Massive carbon consumers do not get to spit on the carbon producers that they depend upon.
It's telling that you did not mention the role of fossil fuels in road transport. The bulk of Alberta oil is going into the gas tanks of suburban commuters, mostly in Western Canada and the US. The breaking point for the oil paradigm may well be today's higher world prices, but that is sure to be catalyzed by the advent of the $30,000 (CAN) electric car somewhere around the mid-2020's. VW is spending 30 billion Euros to retool for electric vehicles and it may the first company to breach that price floor. Toyota is also planning to release half of all world production as EVs right at that same time. The writing is on the wall.
There are tried and true programs to displace up to a third of the Portland cement content as well as some of the aggregates in concrete with waste products from industry, such as fly ash and smelter slag. I worked on projects 15 years ago that won awards for reducing the CO2 in concrete by 35% through these methods, and the concrete was actually 65% harder as the result. You can also embed captured CO2 directly into the kiln as the limestone mix is tumbling, locking in even more carbon forever. Moreover, research is ongoing into electric induction kilns run on renewables for Portland cement, as well as electric arc furnaces for making steel.
There are many benefits of a national smart grid for clean electricity. Only about 3% of the power is lost through resistance every 1,000 kilometres with low-impedance, high voltage direct current transmission lines. That means that through the advantages of differential time zones BC can send hydro power east during the morning rush hours at cheap nighttime rates. The flow can be reversed where Quebec / Ontario hydro and nuclear power are sent to the peaking West at non-peak rates. The power can also be used to energize zero emission high speed trains along population corridors and nodes in the same corridor to compete directly with short and medium haul flights. This was highly successful in the EU.

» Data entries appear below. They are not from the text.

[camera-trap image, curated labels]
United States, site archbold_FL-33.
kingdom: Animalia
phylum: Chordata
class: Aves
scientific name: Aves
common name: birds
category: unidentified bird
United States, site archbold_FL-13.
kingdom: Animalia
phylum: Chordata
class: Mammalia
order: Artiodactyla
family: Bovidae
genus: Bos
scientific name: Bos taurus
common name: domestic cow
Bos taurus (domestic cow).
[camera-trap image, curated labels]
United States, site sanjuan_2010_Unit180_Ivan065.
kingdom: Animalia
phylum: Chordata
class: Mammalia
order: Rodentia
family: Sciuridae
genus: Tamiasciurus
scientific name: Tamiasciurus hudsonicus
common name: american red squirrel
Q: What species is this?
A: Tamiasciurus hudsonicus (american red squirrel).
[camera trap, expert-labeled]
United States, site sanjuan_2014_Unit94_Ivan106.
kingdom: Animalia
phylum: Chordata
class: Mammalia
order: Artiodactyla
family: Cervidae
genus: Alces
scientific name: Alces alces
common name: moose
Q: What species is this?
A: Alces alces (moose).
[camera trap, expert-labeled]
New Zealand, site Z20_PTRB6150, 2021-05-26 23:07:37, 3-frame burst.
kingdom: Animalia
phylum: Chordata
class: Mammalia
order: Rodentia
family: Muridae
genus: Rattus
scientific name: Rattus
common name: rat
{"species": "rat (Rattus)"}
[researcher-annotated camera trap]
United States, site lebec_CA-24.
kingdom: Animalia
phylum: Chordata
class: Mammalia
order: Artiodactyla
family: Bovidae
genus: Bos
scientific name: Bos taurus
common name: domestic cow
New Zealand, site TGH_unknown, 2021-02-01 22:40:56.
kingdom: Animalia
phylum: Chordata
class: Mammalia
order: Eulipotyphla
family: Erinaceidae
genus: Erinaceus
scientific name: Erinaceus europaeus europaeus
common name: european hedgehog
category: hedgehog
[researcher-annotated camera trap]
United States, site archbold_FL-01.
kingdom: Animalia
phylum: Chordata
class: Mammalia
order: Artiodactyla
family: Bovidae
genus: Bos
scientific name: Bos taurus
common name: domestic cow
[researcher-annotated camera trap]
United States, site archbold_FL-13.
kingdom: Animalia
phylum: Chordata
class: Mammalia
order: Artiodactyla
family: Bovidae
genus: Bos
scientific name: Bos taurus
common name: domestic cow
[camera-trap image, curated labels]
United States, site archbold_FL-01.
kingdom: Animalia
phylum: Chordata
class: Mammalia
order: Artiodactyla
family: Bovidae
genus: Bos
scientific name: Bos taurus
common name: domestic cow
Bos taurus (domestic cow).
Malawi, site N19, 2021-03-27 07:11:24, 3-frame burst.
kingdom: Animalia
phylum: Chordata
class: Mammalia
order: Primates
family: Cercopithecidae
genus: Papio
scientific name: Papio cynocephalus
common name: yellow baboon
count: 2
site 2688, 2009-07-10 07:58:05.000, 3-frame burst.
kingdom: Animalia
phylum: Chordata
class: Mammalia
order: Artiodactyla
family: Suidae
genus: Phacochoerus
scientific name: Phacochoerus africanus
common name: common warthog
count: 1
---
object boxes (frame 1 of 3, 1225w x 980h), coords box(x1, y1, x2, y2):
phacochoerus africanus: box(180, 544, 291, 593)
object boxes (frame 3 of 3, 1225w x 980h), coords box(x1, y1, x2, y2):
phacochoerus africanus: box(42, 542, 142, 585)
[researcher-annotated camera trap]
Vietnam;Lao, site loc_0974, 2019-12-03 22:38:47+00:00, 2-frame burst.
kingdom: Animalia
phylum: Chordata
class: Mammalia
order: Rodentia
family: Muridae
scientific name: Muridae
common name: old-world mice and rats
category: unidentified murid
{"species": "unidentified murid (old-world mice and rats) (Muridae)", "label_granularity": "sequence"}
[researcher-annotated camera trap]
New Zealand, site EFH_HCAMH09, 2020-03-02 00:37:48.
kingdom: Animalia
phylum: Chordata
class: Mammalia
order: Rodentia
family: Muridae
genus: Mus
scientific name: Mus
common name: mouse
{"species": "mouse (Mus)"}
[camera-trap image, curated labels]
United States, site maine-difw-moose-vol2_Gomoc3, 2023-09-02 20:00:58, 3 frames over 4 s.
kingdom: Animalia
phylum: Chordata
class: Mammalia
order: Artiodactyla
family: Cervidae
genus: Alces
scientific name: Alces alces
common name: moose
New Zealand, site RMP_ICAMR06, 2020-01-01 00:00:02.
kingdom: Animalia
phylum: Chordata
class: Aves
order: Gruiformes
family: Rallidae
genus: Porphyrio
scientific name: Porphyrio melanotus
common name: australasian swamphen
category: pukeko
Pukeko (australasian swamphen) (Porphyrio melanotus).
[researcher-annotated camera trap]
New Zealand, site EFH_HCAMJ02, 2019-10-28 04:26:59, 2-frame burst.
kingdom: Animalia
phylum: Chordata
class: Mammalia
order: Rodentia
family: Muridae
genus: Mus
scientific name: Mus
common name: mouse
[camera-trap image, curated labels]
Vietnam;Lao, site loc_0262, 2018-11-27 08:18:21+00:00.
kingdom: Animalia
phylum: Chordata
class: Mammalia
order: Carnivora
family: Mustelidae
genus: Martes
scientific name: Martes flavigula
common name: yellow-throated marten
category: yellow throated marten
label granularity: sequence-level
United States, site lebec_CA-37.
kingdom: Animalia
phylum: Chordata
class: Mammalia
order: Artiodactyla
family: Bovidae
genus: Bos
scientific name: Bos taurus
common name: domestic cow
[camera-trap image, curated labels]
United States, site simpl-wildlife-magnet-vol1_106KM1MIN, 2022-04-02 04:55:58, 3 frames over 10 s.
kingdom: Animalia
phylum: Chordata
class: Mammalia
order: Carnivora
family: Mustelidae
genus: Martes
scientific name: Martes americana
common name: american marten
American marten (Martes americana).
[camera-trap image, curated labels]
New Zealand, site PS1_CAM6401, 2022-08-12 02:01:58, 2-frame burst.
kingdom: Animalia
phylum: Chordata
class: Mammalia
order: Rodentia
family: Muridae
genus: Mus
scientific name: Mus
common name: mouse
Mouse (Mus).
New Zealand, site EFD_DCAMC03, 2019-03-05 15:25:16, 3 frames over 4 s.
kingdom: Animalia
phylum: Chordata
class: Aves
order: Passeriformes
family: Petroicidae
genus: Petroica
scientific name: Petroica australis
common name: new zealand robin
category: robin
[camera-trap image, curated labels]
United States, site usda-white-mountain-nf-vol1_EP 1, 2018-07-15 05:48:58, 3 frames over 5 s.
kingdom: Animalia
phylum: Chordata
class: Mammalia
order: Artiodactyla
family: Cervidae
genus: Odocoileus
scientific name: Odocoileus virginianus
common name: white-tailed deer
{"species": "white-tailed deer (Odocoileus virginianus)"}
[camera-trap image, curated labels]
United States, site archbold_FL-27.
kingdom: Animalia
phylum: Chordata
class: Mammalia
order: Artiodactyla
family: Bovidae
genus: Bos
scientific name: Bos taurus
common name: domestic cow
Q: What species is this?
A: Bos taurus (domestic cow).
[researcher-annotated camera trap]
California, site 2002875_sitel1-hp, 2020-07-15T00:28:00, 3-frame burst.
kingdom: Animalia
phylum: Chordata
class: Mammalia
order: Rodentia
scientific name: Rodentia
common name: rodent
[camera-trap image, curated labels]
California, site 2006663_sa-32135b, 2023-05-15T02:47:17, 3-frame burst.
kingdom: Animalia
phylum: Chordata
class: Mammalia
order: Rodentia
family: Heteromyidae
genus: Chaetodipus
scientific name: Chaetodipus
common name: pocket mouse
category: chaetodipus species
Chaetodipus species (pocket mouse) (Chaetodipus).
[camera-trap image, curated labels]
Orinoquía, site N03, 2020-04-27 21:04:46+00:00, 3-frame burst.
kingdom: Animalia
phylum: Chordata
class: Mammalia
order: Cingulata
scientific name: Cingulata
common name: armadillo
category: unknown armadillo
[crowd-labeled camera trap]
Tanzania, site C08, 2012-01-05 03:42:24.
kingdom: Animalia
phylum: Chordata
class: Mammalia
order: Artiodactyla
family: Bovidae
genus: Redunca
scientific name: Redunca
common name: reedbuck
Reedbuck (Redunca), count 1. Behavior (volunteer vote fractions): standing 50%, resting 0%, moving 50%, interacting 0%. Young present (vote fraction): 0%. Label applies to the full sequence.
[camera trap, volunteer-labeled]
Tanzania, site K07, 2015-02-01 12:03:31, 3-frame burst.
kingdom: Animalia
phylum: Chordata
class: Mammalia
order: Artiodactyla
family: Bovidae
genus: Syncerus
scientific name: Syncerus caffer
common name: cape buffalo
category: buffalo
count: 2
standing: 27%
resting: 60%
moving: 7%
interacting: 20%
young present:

I'm not sure what it's "telling" about, that I didn't mention transportation. "Industrial heat" is also over 20% of all carbon emissions. "Farming" is nearly a quarter of all GHG releases, and I didn't mention that either; I'd mention that before transportation in such a discussion, as Alberta does not manufacture any cars. That would be Ontario. It does not manufacture giant bunker-fuel run cargo ships and cruise ships, either, it doesn't even have any, being landlocked. It does not manufacture airplanes, like Washington and Quebec. All of these places have industries that create more carbon consumption, and thus demand for carbon production. I have no idea why people will lie down before a pipeline, but not before an airport expansion, or a new car dealership.
Thank you for working on that concrete; that was one early R&D project - CarbonCure wasn't founded until 12 years back. It's now an installed technology - in Calgary, at BurnCo. No buyers in Quebec, yet.
And if it exists, why isn't it mandatory? Surely that would do far more than forbidding some pipeline somewhere. I doubt that the carbon tax is even levied upon those who purchase concrete and put water in it, causing the CO2 release. I'm sure it's just ignored, though the concrete plant would be dinged for their use of natural gas to bake the limestone.
You have to choke off carbon DEMAND, is my point. Surely 40 years of drug war has shown that even an illegal product, much less fully-legal carbon, cannot be halted by suppression of the producers, only by negation of the original demand.